Everyone can name a few consumer packaged goods that stir feelings of fierce loyalty: the chip they serve at every Super Bowl party, the laundry detergent that they swear works better than others, or the brand of soup they’ve been eating since childhood.
In recent years the CPG industry has been met with numerous challenges. Some, like the need to compete with two-hour shipping windows, are due to digital transformation, or the use of digital technology to solve problems. Changing consumer behavior is also presenting challenges to the CPG industry. With a recent study showing that more than half of consumers surveyed in the U.S. and UK had reduced the amount of disposable plastic they used in the previous year, a laundry detergent brand may find itself forced to rethink its packaging. Home products brand Seventh Generation, for instance, uses blends of recycled cardboard and newspaper to produce its laundry detergent bottle.
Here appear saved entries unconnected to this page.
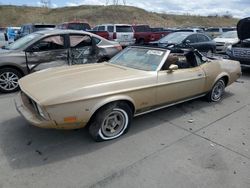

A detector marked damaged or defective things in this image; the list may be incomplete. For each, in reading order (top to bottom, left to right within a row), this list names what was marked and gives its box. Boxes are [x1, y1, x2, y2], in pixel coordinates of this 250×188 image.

damaged vehicle [0, 29, 122, 92]
damaged vehicle [228, 16, 250, 67]
damaged vehicle [15, 45, 240, 142]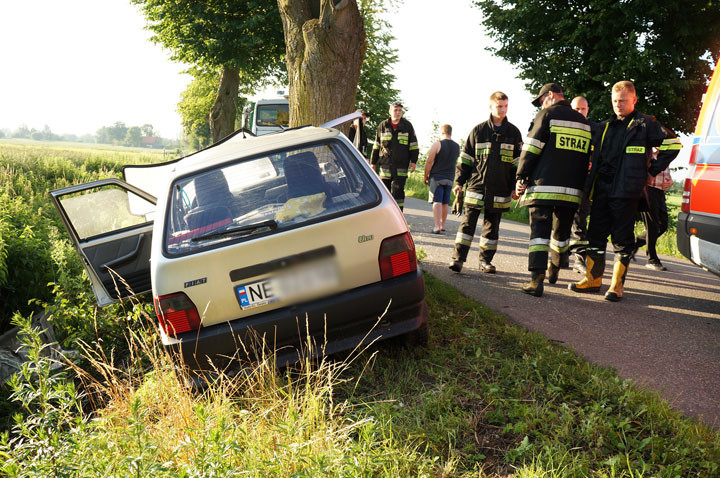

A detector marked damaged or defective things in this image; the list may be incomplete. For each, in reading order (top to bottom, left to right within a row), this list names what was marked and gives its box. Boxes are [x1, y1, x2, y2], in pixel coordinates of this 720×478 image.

crashed silver fiat [56, 119, 430, 374]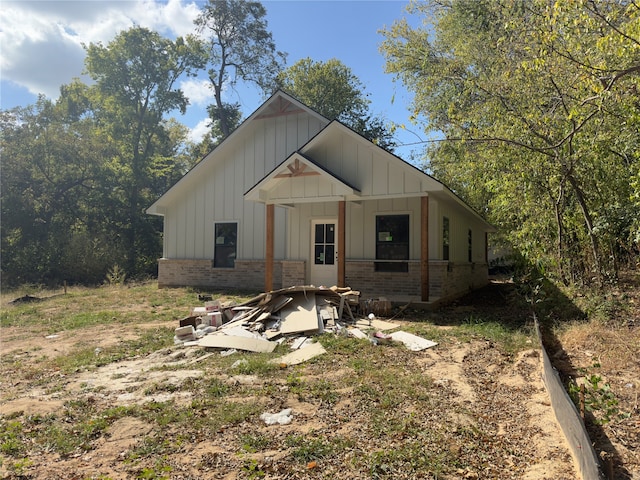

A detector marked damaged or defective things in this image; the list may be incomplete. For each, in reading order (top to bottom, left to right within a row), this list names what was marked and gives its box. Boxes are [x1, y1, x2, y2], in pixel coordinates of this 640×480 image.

broken concrete slab [388, 330, 438, 352]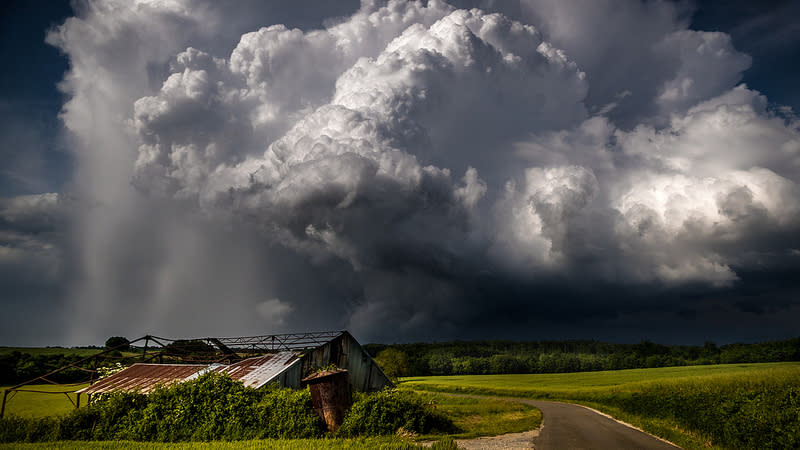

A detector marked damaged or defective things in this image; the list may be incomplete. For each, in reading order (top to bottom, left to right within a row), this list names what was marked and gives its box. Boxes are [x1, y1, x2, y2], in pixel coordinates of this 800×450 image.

rusty metal roof [77, 366, 206, 394]
rusty metal roof [77, 352, 300, 394]
rusty cylindrical tank [300, 370, 350, 432]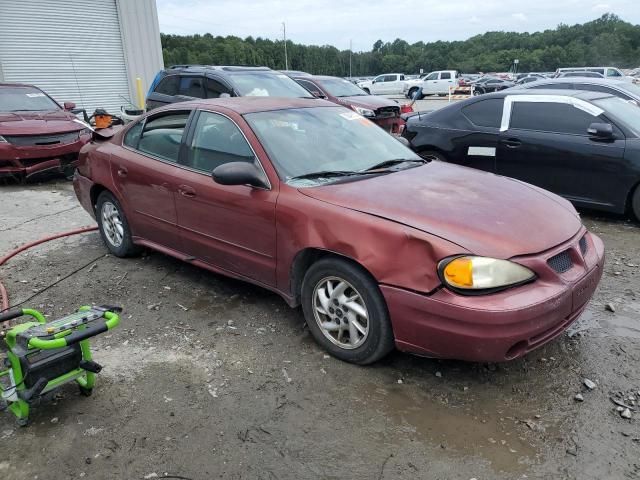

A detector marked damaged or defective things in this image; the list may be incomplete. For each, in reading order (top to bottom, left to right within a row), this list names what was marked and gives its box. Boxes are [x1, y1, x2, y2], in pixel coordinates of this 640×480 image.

damaged hood [0, 110, 84, 135]
damaged vehicle [0, 82, 91, 180]
damaged vehicle [74, 99, 604, 366]
damaged hood [298, 162, 584, 258]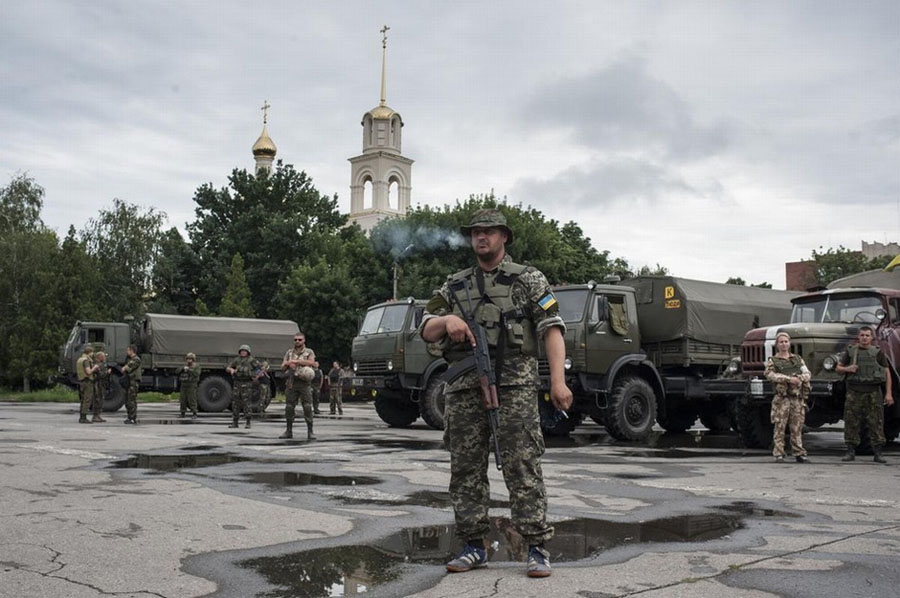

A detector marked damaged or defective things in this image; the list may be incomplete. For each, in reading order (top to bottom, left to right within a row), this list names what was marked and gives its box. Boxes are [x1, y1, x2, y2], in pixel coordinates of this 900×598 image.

cracked pavement [1, 404, 900, 598]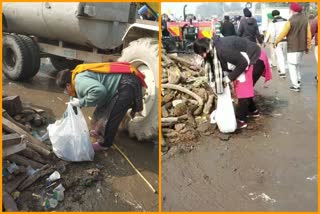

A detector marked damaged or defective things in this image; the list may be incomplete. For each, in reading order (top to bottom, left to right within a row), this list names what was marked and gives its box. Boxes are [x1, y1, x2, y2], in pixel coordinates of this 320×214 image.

broken wood plank [2, 95, 22, 116]
broken wood plank [2, 117, 50, 155]
broken wood plank [3, 138, 26, 158]
broken wood plank [19, 147, 49, 164]
broken wood plank [4, 174, 28, 194]
broken wood plank [17, 165, 53, 191]
broken wood plank [2, 191, 18, 211]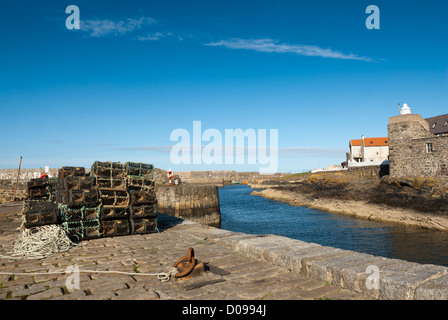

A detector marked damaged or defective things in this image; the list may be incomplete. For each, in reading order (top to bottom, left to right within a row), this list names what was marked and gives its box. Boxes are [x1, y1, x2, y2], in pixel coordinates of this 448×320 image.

rusty mooring ring [173, 248, 196, 278]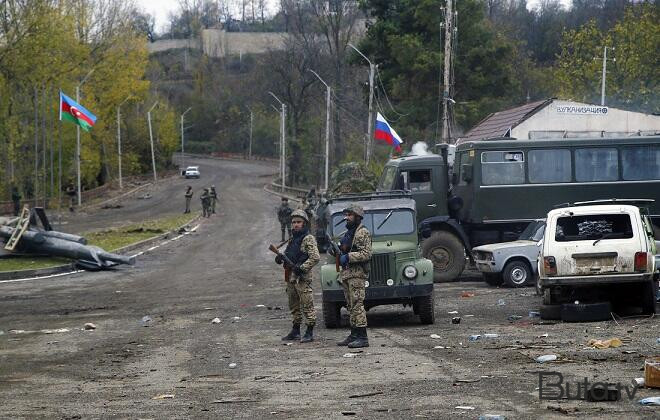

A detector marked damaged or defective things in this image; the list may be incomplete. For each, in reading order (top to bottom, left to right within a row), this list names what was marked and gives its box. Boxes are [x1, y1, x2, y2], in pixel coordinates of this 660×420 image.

damaged vehicle [320, 191, 436, 328]
damaged vehicle [472, 220, 544, 286]
damaged vehicle [540, 200, 656, 322]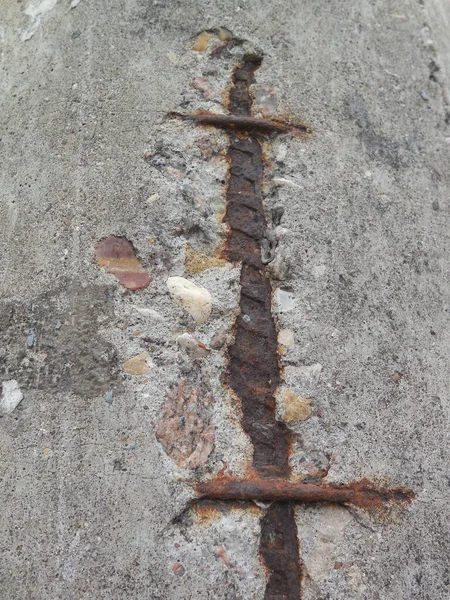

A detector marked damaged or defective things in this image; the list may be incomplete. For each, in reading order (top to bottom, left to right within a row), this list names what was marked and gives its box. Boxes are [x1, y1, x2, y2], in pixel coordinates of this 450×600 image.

rust stain [94, 234, 151, 290]
rust stain [195, 476, 414, 508]
corroded metal bar [197, 476, 414, 508]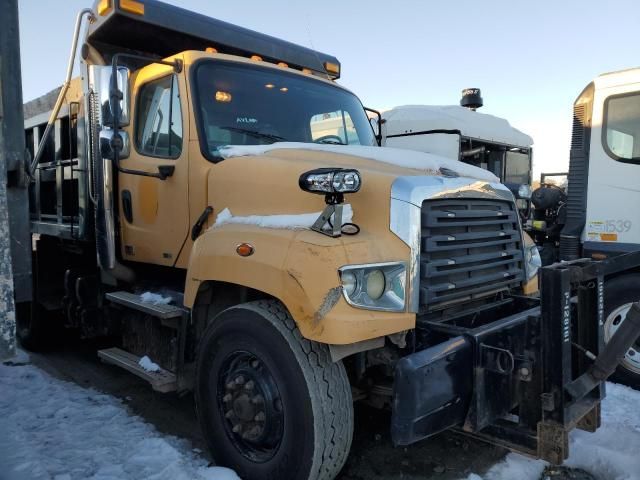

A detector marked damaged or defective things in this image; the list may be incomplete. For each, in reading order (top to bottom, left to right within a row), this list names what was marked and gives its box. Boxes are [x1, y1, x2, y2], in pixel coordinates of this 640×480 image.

damaged front bumper [388, 255, 640, 464]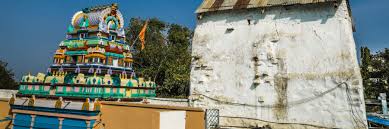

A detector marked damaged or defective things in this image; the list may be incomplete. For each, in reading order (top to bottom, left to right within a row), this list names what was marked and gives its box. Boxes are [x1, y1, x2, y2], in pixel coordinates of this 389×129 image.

cracked concrete wall [189, 0, 366, 128]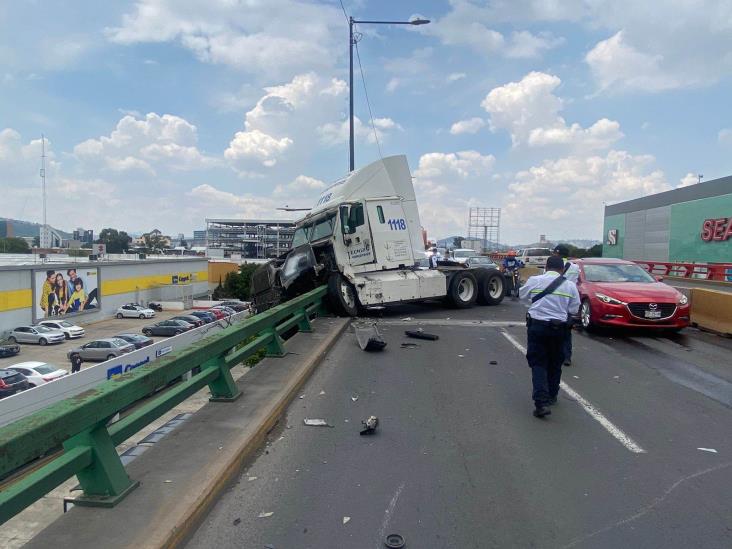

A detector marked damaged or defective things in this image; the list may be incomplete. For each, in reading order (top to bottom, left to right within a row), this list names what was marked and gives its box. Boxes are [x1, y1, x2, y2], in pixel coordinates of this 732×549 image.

crushed vehicle [250, 154, 504, 316]
damaged car wreck [249, 154, 506, 316]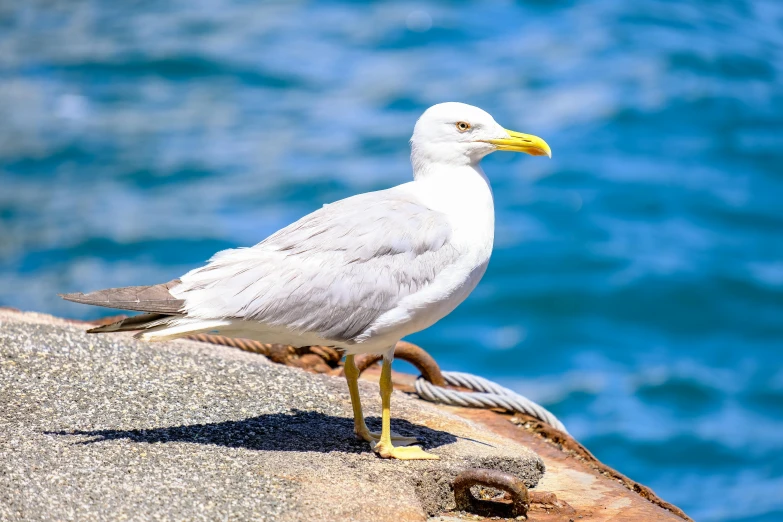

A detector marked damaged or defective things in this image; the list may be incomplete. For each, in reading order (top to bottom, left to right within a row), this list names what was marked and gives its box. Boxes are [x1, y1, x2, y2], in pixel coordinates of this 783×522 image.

rusted metal ring [356, 338, 448, 386]
rusted metal ring [450, 468, 528, 516]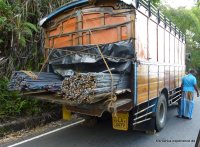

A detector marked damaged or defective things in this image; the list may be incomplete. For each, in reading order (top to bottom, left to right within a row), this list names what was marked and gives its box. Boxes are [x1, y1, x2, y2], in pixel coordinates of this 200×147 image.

damaged truck [9, 0, 186, 131]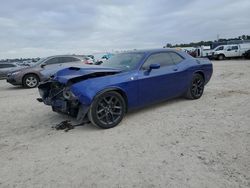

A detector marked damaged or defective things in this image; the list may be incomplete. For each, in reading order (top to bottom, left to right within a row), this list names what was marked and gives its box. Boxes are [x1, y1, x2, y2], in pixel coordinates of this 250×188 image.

crumpled hood [53, 65, 122, 84]
damaged front bumper [36, 81, 88, 122]
front end damage [38, 81, 90, 122]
Beyond sustainable materials, millennials are almost four times more likely than baby boomers to avoid buying products from “the big food companies,” according to McKinsey. Thanks in large part to health concerns, salt-laden soup may no longer be the lunch of choice. Add in the fact that new entrants are disrupting the traditional CPG-customer relationship, and it’s no wonder that 80% of leading CPG brand CEOs are concerned that their business model may be at risk.
In response, many CPG companies are rethinking their portfolios, tailoring new products with wellness and more-sustainable packaging in mind, and creating their own private labels. Others are investing in ways to drive innovation, including venture funds and incubators.
Alongside those other smart moves, they’re also rethinking their marketing strategy. Television, they may come to realize, can provide a solution to many challenges they’re facing.
Out-of-the-Box CPG Strategy
Despite loyalty from some consumers, CPG brands have long been plagued by high market saturation levels and low consumer switching costs. It’s easy to switch from one brand to another, depending on price or availability.
This makes it vital for a brand to prioritize top-of-mind awareness, and data-driven TV advertising can be an instrumental part of that strategy.
Indexed linear television, for instance, can be used to identify those more likely to be in-market for a particular product. And today’s indexed TV applies modern data sets to TV marketing. By matching data such as purchasing habits or household income to viewing habits, a CPG brand can reach their target audiences efficiently with a relevant message.
For a more targeted approach, addressable TV advertising allows brands not only to hone in on a receptive audience at a granular level, it also follows the customer journey, using purchase and behavioral data to target current buyers to increase market penetration, boost customer loyalty, identify purchasers of competing brands or products to promote switching, and tap lapsed purchasers to help bridge gaps in purchase history.
The assumption may be that addressable TV advertising is worth the investment only for industries and brands seeking specific customers for costly products or services – middle-aged women seeking to upgrade the family car, for example, or golfers planning their next resort vacation. Following that line of thinking, makers of mass-market items that almost everyone uses – tissues, soap, or sandwich bread – need only to cast the widest possible net and reach the largest audience to prosper.
Targeting a more specific audience at the household level, however, can minimize waste while retaining an effective level of reach. For instance, a CPG brand used addressable to shift share from a competing brand, resulting in a 21% increase in brand penetration.
Both indexed TV campaigns and addressable TV campaigns offer valuable insights on what worked and what didn’t work with a campaign. For indexed linear, ACR data gives clarity on who watched and what they were exposed to. After an addressable campaign, incremental impact can be measured against a brand’s KPI.
Bottling the Power of TV
Marc Pritchard, the chief brand officer of Procter & Gamble, a company whose products are used by some 5 billion people globally each day – and one that has been widely celebrated for the success of their mass marketing – told attendees at an ANA gathering that there was a pressing need to reinvent traditional modes of advertising. The ideal would be, he explained, “mass reach with one-to-one precision.”
Indexing and addressable TV advertising, two highly potent mediums, offer both precision and the scale CPG marketers require.